Part 4 ~ A Culture Obsessed with Appearances
“Advertising is not about catering to existing needs, but creating new desires. Not only desires, but insecurities as well, because we cannot desire without feeling we lack something”(Raoul, 2019)
In the 1930s, Edward Berneys (who is often referred to as “the father of Public Relations”) ensured that our culture “shift[ed][…] from a needs to a desires culture”(Rosenberg, n.d.) and ever since, the instinctual human need for validation - which has evolved within us as a survival instinct - has been preyed upon and exploited by the media.
To ensure that we want to buy what they are selling, advertisers create “new desires” and “insecurities” within the public. This is because, when we feel insecure, we are more susceptible to advertiser’s false promises that their products will fulfil our feeling of “lack” and our need for validation. But of course, these promises are false; if our desires were fulfilled by a product, there would be no need to buy any more, and that would completely defeat the objective of the advertisements; to keep us buying. Therefore, the consumer is never fulfilled and the feelings of lacking, insecurity, and the need for validation, are ever-present. In this way, “the alienation of the spectator is to the profit of the contemplated object”(Debord, 2014, p.10)
“The first stage of the economy’s domination of social life brought about an evident degradation of being into having - human fulfilment was no longer equated with what one was, but with what one possessed. The present stage[…] is bringing about a general shift from having to appearing - all “having” must now derive its immediate prestige and its ultimate purpose from appearances”(Debord, 2014, p.5)
Surely these words of Debord’s can never have been more relevant than they are today. We, the “atomised and manipulated masses”(Debord, 2014, p.117), try to satisfy our needs for validation by constructing our appearances on social media. Importance is placed on who we appear to be to others, rather than with who we are in reality (our being).
If our social media account is popular enough/ has enough followers then we can profit from it. An increased sphere of influence can be utilised as a customer base for our own business endeavours. Meanwhile, other companies recognise the benefits of our audience and pay us to advertise their products/services. The larger the audience (or the higher the number of followers) the more the company will value the influence and the more they will pay. In this way, attention is a commodity, while the amount of followers and likes a person has is the currency.

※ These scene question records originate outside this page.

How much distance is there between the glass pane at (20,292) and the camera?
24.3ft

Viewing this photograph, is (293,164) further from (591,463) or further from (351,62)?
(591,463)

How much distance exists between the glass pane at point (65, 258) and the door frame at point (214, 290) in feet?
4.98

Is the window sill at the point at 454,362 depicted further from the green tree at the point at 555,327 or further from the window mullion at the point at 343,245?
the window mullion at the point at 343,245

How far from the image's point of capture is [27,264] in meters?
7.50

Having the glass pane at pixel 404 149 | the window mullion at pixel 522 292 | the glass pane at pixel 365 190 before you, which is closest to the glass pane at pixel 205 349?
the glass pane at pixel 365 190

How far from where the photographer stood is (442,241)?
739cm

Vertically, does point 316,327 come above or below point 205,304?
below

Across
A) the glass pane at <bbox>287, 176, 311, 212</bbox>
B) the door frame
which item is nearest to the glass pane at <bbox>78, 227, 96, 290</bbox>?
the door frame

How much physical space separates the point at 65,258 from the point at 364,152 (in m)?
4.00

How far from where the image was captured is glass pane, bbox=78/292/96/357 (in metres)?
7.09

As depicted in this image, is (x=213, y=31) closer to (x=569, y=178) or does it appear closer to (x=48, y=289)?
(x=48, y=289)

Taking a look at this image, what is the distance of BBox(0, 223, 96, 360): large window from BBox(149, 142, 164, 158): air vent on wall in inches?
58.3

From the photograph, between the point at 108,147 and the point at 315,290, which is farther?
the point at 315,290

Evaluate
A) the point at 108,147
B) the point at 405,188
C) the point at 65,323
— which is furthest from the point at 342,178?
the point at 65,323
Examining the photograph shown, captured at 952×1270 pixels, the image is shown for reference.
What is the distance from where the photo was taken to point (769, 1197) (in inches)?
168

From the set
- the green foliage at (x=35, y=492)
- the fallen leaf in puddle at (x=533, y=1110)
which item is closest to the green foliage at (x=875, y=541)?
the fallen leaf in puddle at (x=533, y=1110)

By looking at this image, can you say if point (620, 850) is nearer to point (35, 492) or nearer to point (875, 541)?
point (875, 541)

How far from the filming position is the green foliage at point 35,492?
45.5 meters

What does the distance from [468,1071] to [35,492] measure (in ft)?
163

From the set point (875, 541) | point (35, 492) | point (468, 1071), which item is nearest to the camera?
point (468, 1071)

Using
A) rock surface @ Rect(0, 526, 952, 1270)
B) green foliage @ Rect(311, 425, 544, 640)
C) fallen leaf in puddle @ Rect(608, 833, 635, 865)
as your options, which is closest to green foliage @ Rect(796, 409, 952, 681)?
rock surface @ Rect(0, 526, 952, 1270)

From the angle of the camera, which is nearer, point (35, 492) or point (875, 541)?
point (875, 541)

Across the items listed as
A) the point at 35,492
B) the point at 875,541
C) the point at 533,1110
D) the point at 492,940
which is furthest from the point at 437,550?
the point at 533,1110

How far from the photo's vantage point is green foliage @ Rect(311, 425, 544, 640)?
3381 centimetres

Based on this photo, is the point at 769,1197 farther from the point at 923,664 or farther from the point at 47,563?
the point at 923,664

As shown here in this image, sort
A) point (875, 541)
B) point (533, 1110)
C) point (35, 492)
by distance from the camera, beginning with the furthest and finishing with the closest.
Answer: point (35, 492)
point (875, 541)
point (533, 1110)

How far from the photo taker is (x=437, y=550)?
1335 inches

In order to gain a following and reap the rewards of a large audience’s attention, we must apply the sentiment of Benjamin Franklin’s wise words: “if you want to get ahead[…] make yourself pleasing to others”(Deresiewicz, 2011). Through constructing our appearances online, “we use social media to create a product - create a brand - and the product is us”(Deresiewicz, 2011). If our brand is “pleasing to others”, it is more likely that we will have a higher following, a greater influence and more potential to profit financially.
Consequently, our culture favours appearances even more. But a lot of these appearances are constructed with the purpose of being “pleasing to others” in order to fulfil our validation needs and fill our bank accounts. This results in a tendency to only upload the good parts of our lives onto social media, filtering out the negative and glamourising the mundane. As a result, the curated digital versions of our lives (and other’s lives) are not a reflection of reality. Instead, they are “fragmented views of reality that regroup themselves into a new unity as a separate pseudo-world” which presents itself back to us as “superior to [us]”(Debord, 2014, p.117). We become “acting subject[s]” whose appearances become “the gestures of someone else who represents them” back to us. This “alienation of the spectator”(Debord, 2014, p.10) reinforces the feelings of inadequacy and need for validation that were at the very root of the process, causing us to continue to seek validation through the curation of appearances. In this manner, “the “growth” generated by an economy developing for its own sake can be nothing other than a growth of the very alienation that was at its origin”(Debord, 2014, p.11).